Pretty offtopic to the article but somehow related: does anybody know opensource or at least not subscription based solutions to things like Songsterr [1], whose mobile app is really nice to learn playing a song with an instrument?
[1] https://www.songsterr.com/
I'm not very familiar with Songsterr but from what I can see at that link I would recommend downloading Guitar Pro files from ultimate-guitar.com and displaying them in Tuxguitar (https://www.tuxguitar.app/) which is free and open source
Very cool indeed! Does anyone know how it's possible for Vamp to extract guitar chords from audio? What if there are multiple guitars, like lead and bass, or lead and rhythm?

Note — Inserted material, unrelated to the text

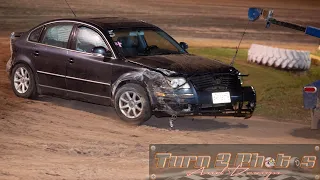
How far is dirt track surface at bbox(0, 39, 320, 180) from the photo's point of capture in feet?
29.8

That particular algorithm doesn't care whether the instruments are guitar or otherwise. There are other algorithms in vamp that would deal with individual notes. But in terms of separating tracks, vamp doesn't do that. There are some new ML-based solutions for this though. So you could separate them and run vamp on those outputs.
But to get the chords I don't think you need to worry about that.
To add to this, it’s vanishingly seldom that you would have a finished track where multiple parts of the ensemble are playing different chords, rather than each part making up the same overall chord structure.
I still remember his “The Art of Code” talk, highly recommended: https://www.youtube.com/watch?v=6avJHaC3C2U
Very cool! I think an interesting variation could be to try and generate ASS subtitles for the video with the chords and/or karaoke. There are some very cool transition and vector graphic effects possible there.
A multi lane Rocksmith like interface, that dynamically adjust the difficulty of the chords based on the performers ability would be amazing.
"This one goes to Alan Holdsworth"
lol
Even Rick Beato is out of a job now.
That's akin to declaring that James Gosling or Guido van Rossum are out of a job now that we have LLMs in our IDEs.